Bach's Mass in B Minor can be a work of grandeur, just as it can be a miscellany of movements gathered from various of his cantatas with the original words replaced by those of the Latin Mass. Either, and even more possibilities, can readily be justified, or at least rationalized. The sprawling work opened the 71st season of the Carmel Bach Festival Saturday night at Carmel's Sunset Center with Music Director Bruno Weil conducting the orchestra, a Festival Chorale of 28 voices, and a solo vocal quartet.

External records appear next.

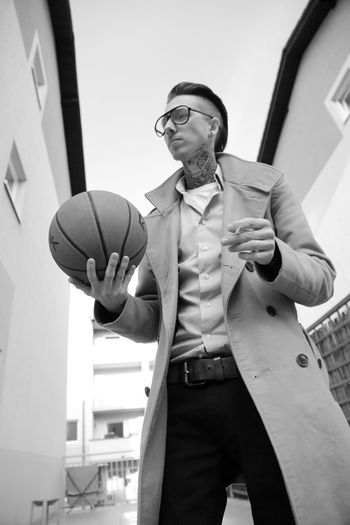 man with ball Architecture Basketball Businessman Day Eyeglasses  Front View Indoors  Low Angle View Minimalism One Person People Real People Smoking Standing Three Quarter Length Well-dressed Wristwatch Young Adult First Eyeem Photo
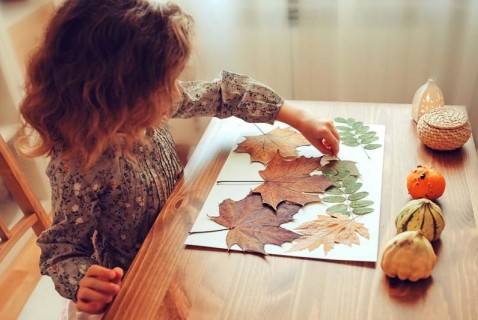Girl pressing fall leaves in scrap book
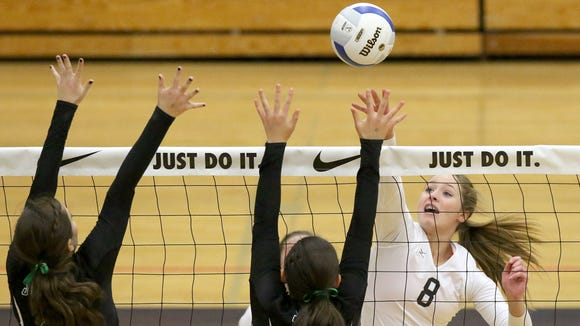 Silverton High School's Maggie Buchholz (8) goes up for a kill but is blocked by Summit defenders during the 2015 state volleyball tournament.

Unlike the composer's famous St. Matthew and St. John passions, the Mass in B Minor doesn't readily lend itself to much personal expression by the four vocal soloists, but in this case more of that did blossom during the second half (starting with the Credo) when mezzo-soprano Sally Anne Russell, tenor Thomas Cooley, and bass Sanford Sylvan each found room in which to color, shade, and phrase expressively. Singularly, in the Gloria of the first half, Russell staked out that claim in the alto aria "Qui sedes ad dextram Patris," but her colleagues, including soprano Kendra Colton, were held in check by Weil's briskly strict tempi.
Apart from the big choral display pieces, the work's potential drama was downplayed. Yet to examine the words — and the words are all-important in Bach — a listener soon finds that the bulk of them sing praises to God and his other manifestations, inherently not the stuff that makes for good theater. That said, the snappy and youthful Chorale showed itself to be highly flexible and responsive. Moreover, chorus director Andrew Megill drew quintets of voices from their ranks as concertinos that were then answered by the larger ensemble (the ripieno) in the manner of an instrumental concerto grosso.

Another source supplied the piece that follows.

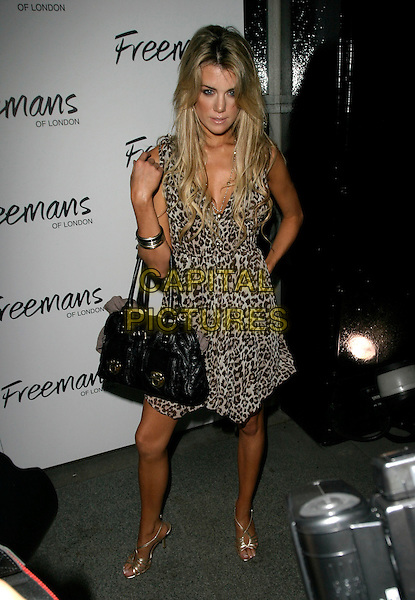 GUEST.Ashlee Simpson's birthday party at the Embassy Club, London, UK..October 11th, 2006 .Ref: AH.full length leopard print dress black bag purse.www.capitalpictures.com.sales@capitalpictures.com.©Adam Houghton/Capital Pictures.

The effect worked splendidly to throw the choral forces into deep relief, especially when it was used to start a section, as it did right at the beginning of the opening Kyrie. (Megill explained that Bach deployed his own forces this way in various works, and particularly when he began employment in a new location.)
Between the big choral scenes, the arias and duets sounded more like the chamber music they are. Without a sinuous tension tying the whole performance together — no easy feat — the contrast between grand and intimate was underscored. The bass aria "Quoniam tu solus sanctus," with solo horn obbligato, just before the end of the Gloria section, gave no hint of the eruption that followed in the magnificent choral fugue "Cum Sancto Spiritu." (Baroque specialist Philip Pickett suggests that the horn signifies God coming to earth in the form of Christ and could therefore point directly to the "Cum Sancto Spiritu," which begins attacca.)
By contrast, Weil slowed and quieted down to whispered mystery the end of the "Confiteor unum baptisma" before it erupted on "Et expecto resurrectionem" at the end of the Credo section. No similar mystery attended the narrative "Et carnatus est," and the ensuing "Crucifixus" was four-square and dry-eyed.